Sunday, April 19, 2009
Friday, April 17, 2009
When I lived in New York City, I actively dated on Match.com. My Very Worst Date happened when I met a guy at a Union Square restaurant. I walked in and saw a guy sitting at a table looking around, but he was clearly 10 years older than the photo he’d posted online. His hair was also much thinner, but I decided to give it a shot anyway and introduced myself. The waitress came right over and asked if we would like anything to drink.
"No, we don't want any cocktails," he said rather curtly.
I let it slide because I thought he might be an alcoholic for a second. Still I was annoyed that he spoke for me.
"Well, can I order a soda then?" I asked.
"Do you have to?"
I was turned off by his cheapskate ways but I still tried to enjoy the rest of the meal since he seemed fairly charming otherwise. After dinner, we stepped out of the restaurant into a rainy, rainy night. Since we were both headed to the Lower East Side, I suggested we share a taxi.
"Do you have your Metrocard with you?" he asked. "Because we're taking the bus."

+ + +

Reproduce the whole blog post about the Match.com date exactly as it appears, from its first line to its last. The entries that come next aren't needed for anything here.

■ DATASET ENTRIES ■
+ + +

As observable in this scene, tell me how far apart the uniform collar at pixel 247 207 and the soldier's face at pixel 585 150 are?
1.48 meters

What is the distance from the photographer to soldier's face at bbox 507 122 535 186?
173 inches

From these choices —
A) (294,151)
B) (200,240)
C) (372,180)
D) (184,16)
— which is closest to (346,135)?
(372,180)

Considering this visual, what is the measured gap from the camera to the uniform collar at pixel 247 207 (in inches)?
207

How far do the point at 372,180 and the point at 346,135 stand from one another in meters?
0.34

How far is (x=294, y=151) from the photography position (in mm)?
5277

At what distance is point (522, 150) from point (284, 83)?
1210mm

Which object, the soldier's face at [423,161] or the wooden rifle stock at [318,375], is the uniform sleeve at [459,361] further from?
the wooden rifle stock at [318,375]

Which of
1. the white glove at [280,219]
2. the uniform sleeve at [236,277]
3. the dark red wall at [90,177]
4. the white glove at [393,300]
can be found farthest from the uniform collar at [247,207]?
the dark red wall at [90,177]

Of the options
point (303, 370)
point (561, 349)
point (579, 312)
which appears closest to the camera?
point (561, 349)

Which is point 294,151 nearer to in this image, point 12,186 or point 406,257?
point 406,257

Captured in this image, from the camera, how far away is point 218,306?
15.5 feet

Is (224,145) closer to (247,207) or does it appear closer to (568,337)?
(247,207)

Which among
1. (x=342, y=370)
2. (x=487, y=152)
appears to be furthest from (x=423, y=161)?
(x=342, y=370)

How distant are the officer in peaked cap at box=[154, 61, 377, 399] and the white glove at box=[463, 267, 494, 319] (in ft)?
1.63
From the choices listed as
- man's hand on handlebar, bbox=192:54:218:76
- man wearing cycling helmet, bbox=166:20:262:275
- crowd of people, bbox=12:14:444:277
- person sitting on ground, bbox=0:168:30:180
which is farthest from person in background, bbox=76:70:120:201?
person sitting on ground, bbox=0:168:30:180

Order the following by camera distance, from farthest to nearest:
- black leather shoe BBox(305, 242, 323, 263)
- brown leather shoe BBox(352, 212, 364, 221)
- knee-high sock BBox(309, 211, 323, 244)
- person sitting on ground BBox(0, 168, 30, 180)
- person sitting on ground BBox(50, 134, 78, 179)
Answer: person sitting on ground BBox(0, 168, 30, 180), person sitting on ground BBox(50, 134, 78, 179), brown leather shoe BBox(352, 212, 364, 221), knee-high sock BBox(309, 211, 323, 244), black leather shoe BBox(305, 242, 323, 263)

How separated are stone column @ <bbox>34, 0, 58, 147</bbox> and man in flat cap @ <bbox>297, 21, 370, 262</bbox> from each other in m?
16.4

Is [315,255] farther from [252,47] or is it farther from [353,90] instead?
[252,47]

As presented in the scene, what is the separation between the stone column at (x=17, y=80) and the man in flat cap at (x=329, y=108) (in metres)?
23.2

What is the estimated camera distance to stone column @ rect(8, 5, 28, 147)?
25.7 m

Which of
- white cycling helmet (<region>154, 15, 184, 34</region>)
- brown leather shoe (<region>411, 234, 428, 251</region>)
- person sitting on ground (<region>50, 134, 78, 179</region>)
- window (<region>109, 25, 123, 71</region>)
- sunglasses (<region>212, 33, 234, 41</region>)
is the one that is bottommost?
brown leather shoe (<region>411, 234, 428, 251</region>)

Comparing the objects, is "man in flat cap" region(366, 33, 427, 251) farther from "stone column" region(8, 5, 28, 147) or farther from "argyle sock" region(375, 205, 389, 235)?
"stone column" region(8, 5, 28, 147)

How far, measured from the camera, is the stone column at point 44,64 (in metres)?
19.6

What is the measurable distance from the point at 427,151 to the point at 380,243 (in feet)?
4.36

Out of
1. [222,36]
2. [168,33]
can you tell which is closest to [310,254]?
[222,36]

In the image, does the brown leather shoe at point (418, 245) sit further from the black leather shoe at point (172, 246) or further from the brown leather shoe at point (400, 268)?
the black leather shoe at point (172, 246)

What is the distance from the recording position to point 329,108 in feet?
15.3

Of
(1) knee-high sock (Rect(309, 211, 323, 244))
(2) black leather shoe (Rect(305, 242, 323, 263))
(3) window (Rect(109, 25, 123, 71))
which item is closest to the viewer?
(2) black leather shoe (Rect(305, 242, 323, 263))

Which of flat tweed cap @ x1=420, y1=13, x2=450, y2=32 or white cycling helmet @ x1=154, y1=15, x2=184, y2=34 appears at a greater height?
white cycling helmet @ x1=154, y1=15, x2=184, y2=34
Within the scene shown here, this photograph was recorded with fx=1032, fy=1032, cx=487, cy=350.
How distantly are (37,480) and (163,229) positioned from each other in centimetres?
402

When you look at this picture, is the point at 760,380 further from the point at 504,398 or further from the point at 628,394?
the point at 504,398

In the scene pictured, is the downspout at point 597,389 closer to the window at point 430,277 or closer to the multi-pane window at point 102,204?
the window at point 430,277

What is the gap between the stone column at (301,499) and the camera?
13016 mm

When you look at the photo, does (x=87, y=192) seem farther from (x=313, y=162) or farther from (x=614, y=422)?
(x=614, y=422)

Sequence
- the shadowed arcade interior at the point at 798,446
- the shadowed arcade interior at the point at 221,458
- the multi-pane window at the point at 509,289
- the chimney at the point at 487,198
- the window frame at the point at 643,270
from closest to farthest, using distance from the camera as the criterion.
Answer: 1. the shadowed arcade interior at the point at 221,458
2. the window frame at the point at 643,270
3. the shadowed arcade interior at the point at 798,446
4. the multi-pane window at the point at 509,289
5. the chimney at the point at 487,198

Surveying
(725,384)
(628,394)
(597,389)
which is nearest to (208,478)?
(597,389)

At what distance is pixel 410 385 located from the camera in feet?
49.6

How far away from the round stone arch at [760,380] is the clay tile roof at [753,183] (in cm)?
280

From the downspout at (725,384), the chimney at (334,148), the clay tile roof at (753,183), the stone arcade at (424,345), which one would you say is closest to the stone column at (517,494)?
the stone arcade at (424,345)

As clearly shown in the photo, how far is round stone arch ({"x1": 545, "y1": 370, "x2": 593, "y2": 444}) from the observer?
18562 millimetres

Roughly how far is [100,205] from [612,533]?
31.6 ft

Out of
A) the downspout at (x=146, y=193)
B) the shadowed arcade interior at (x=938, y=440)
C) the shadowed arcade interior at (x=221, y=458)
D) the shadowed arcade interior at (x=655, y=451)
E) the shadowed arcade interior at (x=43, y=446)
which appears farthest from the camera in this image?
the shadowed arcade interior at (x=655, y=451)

+ + +

■ OUTPUT OF THE TASK ■
Sunday, April 19, 2009
Friday, April 17, 2009
When I lived in New York City, I actively dated on Match.com. My Very Worst Date happened when I met a guy at a Union Square restaurant. I walked in and saw a guy sitting at a table looking around, but he was clearly 10 years older than the photo he’d posted online. His hair was also much thinner, but I decided to give it a shot anyway and introduced myself. The waitress came right over and asked if we would like anything to drink.
"No, we don't want any cocktails," he said rather curtly.
I let it slide because I thought he might be an alcoholic for a second. Still I was annoyed that he spoke for me.
"Well, can I order a soda then?" I asked.
"Do you have to?"
I was turned off by his cheapskate ways but I still tried to enjoy the rest of the meal since he seemed fairly charming otherwise. After dinner, we stepped out of the restaurant into a rainy, rainy night. Since we were both headed to the Lower East Side, I suggested we share a taxi.
"Do you have your Metrocard with you?" he asked. "Because we're taking the bus."